▶ [TASK PROMPT]: Could you edit the lines below so that each "fishing boat" reads "trawler" and everything else stays the same?

[START MATERIALS PROVIDED]

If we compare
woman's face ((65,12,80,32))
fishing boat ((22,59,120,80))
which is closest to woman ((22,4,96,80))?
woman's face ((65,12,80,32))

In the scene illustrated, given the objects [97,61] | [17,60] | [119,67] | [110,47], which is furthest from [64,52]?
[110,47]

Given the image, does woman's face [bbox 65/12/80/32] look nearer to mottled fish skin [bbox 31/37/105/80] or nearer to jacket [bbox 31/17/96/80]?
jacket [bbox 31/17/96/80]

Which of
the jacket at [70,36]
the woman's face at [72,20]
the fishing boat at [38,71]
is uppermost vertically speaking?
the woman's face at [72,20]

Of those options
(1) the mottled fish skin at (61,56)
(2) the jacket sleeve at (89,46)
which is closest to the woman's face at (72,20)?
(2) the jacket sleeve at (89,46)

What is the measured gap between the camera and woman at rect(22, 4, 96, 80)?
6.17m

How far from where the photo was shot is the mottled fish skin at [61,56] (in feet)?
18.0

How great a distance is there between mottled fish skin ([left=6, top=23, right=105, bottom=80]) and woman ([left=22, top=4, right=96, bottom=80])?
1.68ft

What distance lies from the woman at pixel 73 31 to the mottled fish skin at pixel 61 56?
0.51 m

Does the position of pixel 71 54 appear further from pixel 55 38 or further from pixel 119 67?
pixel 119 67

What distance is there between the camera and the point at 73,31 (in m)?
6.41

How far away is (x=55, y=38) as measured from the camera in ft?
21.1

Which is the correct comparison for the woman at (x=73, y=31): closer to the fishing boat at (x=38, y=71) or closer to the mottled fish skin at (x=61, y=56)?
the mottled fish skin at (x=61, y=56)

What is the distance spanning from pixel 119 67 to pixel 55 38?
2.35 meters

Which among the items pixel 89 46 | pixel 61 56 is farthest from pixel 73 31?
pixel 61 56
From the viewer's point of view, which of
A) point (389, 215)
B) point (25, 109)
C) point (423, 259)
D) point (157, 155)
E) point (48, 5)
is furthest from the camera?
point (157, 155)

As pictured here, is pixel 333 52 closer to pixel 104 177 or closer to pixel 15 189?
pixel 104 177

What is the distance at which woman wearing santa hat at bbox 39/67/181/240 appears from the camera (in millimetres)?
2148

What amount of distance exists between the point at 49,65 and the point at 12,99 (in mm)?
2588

[END MATERIALS PROVIDED]

▶ [THE REPLY]:
If we compare
woman's face ((65,12,80,32))
trawler ((22,59,120,80))
which is closest to woman ((22,4,96,80))?
woman's face ((65,12,80,32))

In the scene illustrated, given the objects [97,61] | [17,60] | [119,67] | [110,47], which is furthest from [64,52]?
[110,47]

Given the image, does woman's face [bbox 65/12/80/32] look nearer to mottled fish skin [bbox 31/37/105/80] or nearer to jacket [bbox 31/17/96/80]?
jacket [bbox 31/17/96/80]

Which of
the jacket at [70,36]
the woman's face at [72,20]
the trawler at [38,71]
is uppermost vertically speaking?
the woman's face at [72,20]

Of those options
(1) the mottled fish skin at (61,56)
(2) the jacket sleeve at (89,46)
which is closest to the woman's face at (72,20)?
(2) the jacket sleeve at (89,46)

What is the measured gap between the camera and woman at rect(22, 4, 96, 80)?
6.17m

How far from where the photo was shot is the mottled fish skin at [61,56] (in feet)?
18.0

How great a distance is there between mottled fish skin ([left=6, top=23, right=105, bottom=80]) and woman ([left=22, top=4, right=96, bottom=80])?
1.68ft

What distance lies from the woman at pixel 73 31 to the mottled fish skin at pixel 61 56?
0.51 m

Does the position of pixel 71 54 appear further from pixel 55 38 or further from pixel 119 67?
pixel 119 67

What distance is there between the camera and the point at 73,31 (in m)?
6.41

How far away is (x=55, y=38) as measured from the camera in ft?
21.1

Which is the correct comparison for the woman at (x=73, y=31): closer to the trawler at (x=38, y=71) or closer to the mottled fish skin at (x=61, y=56)?
the mottled fish skin at (x=61, y=56)

What is the distance spanning from pixel 119 67 to pixel 55 38?
2.35 meters

Which among the items pixel 89 46 | pixel 61 56 is farthest from pixel 73 31?
pixel 61 56
From the viewer's point of view, which of
A) point (389, 215)
B) point (25, 109)
C) point (423, 259)
D) point (157, 155)
E) point (48, 5)
is furthest from the camera?
point (157, 155)

As pictured here, is pixel 333 52 closer to pixel 104 177 or closer to pixel 15 189?
pixel 104 177

What is the distance at which woman wearing santa hat at bbox 39/67/181/240 appears from the camera (in millimetres)?
2148

What amount of distance exists between the point at 49,65 and the point at 12,99 (in mm)?
2588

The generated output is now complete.